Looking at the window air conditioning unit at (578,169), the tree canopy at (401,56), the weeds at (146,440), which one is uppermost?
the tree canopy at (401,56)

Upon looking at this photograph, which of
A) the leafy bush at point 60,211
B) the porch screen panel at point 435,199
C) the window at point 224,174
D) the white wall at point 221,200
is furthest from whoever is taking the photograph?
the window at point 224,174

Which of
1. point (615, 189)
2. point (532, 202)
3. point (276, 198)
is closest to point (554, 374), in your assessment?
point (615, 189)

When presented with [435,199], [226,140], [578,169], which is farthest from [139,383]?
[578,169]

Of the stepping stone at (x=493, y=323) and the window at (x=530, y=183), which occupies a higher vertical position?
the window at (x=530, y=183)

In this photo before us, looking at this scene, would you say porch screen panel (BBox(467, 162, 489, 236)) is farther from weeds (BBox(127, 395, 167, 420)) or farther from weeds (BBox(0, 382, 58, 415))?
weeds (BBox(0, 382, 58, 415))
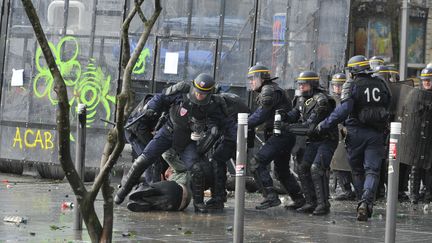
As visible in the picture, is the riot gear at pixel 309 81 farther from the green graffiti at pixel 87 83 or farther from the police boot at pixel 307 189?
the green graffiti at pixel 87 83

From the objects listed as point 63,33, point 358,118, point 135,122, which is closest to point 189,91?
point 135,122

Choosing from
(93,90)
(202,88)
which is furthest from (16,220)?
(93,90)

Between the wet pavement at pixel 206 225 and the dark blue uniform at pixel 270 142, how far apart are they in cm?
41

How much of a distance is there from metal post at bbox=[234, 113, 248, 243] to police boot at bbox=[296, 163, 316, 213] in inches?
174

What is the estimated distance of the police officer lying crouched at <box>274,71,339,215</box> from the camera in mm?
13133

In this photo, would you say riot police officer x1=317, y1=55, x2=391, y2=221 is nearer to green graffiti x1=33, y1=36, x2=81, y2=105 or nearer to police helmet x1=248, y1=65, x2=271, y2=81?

...

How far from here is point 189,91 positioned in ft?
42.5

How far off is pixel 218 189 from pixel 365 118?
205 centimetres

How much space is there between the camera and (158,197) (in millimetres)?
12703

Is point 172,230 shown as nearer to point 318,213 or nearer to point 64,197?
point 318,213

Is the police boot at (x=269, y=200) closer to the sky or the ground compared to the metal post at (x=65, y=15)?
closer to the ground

→ **What is being asked**
Report each line in the rows above that contains the word "canopy", copying every such line in full.

→ **Complete answer**
Looking at the window air conditioning unit at (578,169), the tree canopy at (401,56), the weeds at (146,440), which one is uppermost?
the tree canopy at (401,56)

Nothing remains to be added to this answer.